- _EXTRACT_:
Studio album by Pete Doherty
- Released: 16 May 2025
- Length: 28:48
- Label: Strap Originals
- Producer: Mike Moore

Pete Doherty chronology
| The Fantasy Life of Poetry & Crime (2022) | Felt Better Alive (2025) |  |

Singles from Felt Better Alive
- "Felt Better Alive" Released: 15 January 2025; "Calvados" Released: 26 February 2025; "The Day That Baron Died" Released: 9 April 2025; "Pot Of Gold" Released: 14 May 2025;

= Felt Better Alive =

Felt Better Alive is the fifth solo studio album from the Babyshambles frontman and The Libertines co-frontman Pete Doherty. It was released on 16 May 2025 through Strap Originals.

== Reception ==

Felt Better Alive has received acclaim from critics. At the review aggregator Metacritic, which assigns a weighted average rating out of 100 to reviews from mainstream critics, Felt Better Alive received a rating of 79 out of 100 based on six critic reviews, indicating "generally favorable reviews".

- _EXERCISE INSTRUCTIONS_:
A. Answer these questions from the album entry:
(i) Which label released the album?
(ii) On what date was the single "Calvados" released?
(iii) How many critic reviews was the Metacritic rating based on?
B. In the album entry, transcribe the stretch from "Pete Doherty chronology" through "through Strap Originals.".

- _SUPPLIED MATERIAL_:
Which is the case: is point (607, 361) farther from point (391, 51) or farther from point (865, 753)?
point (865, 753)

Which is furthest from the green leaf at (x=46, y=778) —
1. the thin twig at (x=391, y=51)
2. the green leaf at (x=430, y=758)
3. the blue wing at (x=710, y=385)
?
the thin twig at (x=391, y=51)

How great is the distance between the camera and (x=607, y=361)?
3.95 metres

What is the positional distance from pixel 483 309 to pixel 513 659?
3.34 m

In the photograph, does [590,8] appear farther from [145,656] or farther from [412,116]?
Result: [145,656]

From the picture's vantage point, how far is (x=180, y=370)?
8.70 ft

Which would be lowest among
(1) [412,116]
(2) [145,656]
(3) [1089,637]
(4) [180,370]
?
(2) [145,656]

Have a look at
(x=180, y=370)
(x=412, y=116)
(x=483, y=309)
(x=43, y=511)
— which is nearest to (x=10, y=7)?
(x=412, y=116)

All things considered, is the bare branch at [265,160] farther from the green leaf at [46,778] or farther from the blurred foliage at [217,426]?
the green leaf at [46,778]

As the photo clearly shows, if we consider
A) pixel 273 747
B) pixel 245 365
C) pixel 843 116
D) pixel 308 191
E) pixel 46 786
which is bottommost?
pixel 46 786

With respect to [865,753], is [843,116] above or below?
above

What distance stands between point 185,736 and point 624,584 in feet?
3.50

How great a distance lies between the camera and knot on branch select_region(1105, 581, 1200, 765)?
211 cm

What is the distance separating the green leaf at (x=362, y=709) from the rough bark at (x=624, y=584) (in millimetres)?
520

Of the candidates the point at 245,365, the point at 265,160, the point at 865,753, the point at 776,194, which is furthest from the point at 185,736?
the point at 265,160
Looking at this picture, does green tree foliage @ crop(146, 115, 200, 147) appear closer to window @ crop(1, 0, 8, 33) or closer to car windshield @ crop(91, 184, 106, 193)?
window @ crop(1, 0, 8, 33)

- _EXERCISE RESPONSES_:
A.
(i) Strap Originals
(ii) 26 February 2025
(iii) Six

B.
Pete Doherty chronology
| The Fantasy Life of Poetry & Crime (2022) | Felt Better Alive (2025) |  |

Singles from Felt Better Alive
- "Felt Better Alive" Released: 15 January 2025; "Calvados" Released: 26 February 2025; "The Day That Baron Died" Released: 9 April 2025; "Pot Of Gold" Released: 14 May 2025;

= Felt Better Alive =

Felt Better Alive is the fifth solo studio album from the Babyshambles frontman and The Libertines co-frontman Pete Doherty. It was released on 16 May 2025 through Strap Originals.